Niagara Gazette

Opinion

November 13, 2012

CONFER: Obama and Romney — two peas in a pod

The two main parties are unlike, yet so very similar. Both of them are advocates of Big Government, just with different methods and angles. While Republicans savored the Iraq conflict, Democrats savor the war in Afghanistan. While Republicans offer corporatism to Big Oil, the Democrats extend the same to wind and solar. While Democrats favor social welfare, Republicans admire corporate welfare. One could go on and on about the two-faced similarities.

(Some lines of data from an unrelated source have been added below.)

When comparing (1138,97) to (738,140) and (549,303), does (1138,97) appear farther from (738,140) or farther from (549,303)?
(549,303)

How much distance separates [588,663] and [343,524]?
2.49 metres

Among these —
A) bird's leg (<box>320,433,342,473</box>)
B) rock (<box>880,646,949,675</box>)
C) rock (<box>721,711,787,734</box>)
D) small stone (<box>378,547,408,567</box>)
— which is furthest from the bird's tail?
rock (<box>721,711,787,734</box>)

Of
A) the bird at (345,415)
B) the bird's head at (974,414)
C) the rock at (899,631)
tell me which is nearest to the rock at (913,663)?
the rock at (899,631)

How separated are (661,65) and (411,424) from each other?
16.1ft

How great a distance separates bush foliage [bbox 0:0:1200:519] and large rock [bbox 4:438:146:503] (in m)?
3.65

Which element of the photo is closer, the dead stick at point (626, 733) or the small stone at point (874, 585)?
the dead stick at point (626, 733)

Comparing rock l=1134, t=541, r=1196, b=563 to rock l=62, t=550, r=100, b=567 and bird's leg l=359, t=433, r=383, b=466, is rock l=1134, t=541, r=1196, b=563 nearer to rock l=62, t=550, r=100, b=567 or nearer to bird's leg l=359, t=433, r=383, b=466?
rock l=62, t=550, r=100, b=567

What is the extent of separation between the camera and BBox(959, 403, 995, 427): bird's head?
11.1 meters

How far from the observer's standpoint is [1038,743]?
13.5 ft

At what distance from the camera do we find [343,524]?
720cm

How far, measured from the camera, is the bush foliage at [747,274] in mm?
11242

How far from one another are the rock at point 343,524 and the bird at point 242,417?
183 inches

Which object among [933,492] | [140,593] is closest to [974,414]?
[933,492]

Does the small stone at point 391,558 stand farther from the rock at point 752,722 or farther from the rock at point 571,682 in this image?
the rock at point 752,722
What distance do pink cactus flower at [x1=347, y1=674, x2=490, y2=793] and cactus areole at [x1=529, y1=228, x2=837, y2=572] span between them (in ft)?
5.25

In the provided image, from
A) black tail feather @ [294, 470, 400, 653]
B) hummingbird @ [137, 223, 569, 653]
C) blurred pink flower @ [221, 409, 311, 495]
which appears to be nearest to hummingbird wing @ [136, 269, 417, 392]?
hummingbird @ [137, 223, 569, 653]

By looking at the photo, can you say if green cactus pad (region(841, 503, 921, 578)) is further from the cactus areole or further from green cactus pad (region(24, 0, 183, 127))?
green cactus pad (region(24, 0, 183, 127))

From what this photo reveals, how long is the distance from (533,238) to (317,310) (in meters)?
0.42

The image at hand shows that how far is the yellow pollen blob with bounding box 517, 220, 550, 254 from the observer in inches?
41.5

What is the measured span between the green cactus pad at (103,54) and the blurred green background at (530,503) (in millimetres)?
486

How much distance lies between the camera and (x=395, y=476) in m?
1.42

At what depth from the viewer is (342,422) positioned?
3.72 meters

That said, those still reeling from Barack Obama’s Election Day defeat of Mitt Romney should be consoled by this: The candidates were so alike that having Obama in power really won’t be much different than having Romney at the helm had he won. Consider the following:

 
Both men are spendthrifts. It’s not news that Obama’s budget plan is over the top: Even with the improbability of tax revenues rising by a third over his second term, he would still rack up annual deficits to the tune of $650 billion. That’s par for the course for someone who, working in conjunction with Congress, had racked up a $1.1 trillion deficit this past year.

 
Romney was supposed to be the antidote to that. Turns out, his plan was anything but fiscal conservatism. While he may have cut taxes and programs (like Obamacare and Amtrak), he would have taken the savings and dumped them elsewhere, such as defense which by itself would have been $203 billion higher by 2016. Accumulating the impact of the cash-in and cash-out, Romney would have created an increase of $262 billion in annual spending.

 
Republicans would be shocked to find out that Obama’s plan is significantly better at deficit control – but that’s not saying much because he still has in the hole by hundreds of billions of dollars.
Both men love foreign intervention and war. When Obama won in 2008 it was on the strength of change and being the anti-Bush. He was supposed to stop the wars and get us out of the Middle East. He didn’t. 

 
Obama wants you to believe he got us out of Iraq, although a significant US presence remains. Under his watch, the troop counts dropped there, but increased in Afghanistan from 34,000 at the start of his presidency to a peak of 101,000 last year to current levels of 68,000. The “Anti-Bush” also felt it necessary to put our forces and resources into the Libyan conflict without Congressional approval.
So, how would have Romney fared? He would have been a copycat of Obama who was basically a copycat of Bush. You could glean as much from the third presidential debate during which Romney repeatedly agreed with most of Obama’s foreign endeavors. As mentioned earlier, Romney would have increased defense spending. But to what end? Like all Neocons, he criticized Obama’s handling of the alleged Iranian threat and would have likely done a switcheroo akin to Obama’s Iraq-Afghanistan transfer and instead focused on Iran, keeping us in perpetual war. Obama will be just as hawkish as his Administration continues to emphasize Afghanistan, dabbles in Iran and Syria, and thinks nothing of sending unmanned drones around the world to unleash acts of war upon nations not Constitutionally-identified as threats.

 
Both men hate the Constitution. As made evident by their support for wars that were never approved by Congress, neither man seems to care for our founding document and the standards it set for us.
Both openly support the National Defense Authorization Act and all its evils (acts that candidate Obama ran against in 2008). Under the NDAA, Habeas Corpus is suspended under the pretense of war (which in the age of terror carries wide meaning). Anyone who carries out an “attack” (once again, a nebulous word in itself), including American citizens, could be detained indefinitely without trial, a right that we have, clearly called out in the Constitution.

 
Both men prove to care not for the Fourth Amendment. Obama continued Bush’s wiretapping efforts, even creating a wiretap for the Internet as a whole. Romney was adamant in his support for stronger Homeland Security and went so far as to call for spying on religious institutions and tracking foreign students at colleges across America.

 
These policies and world views represent just the tip of the iceberg when it comes to the lack of real differences between Obama and Romney. Had Romney won last Tuesday, it would have been only a repeat of the Obama presidency. That’s a sad commentary on the state of government – and the broken two-party system – in America.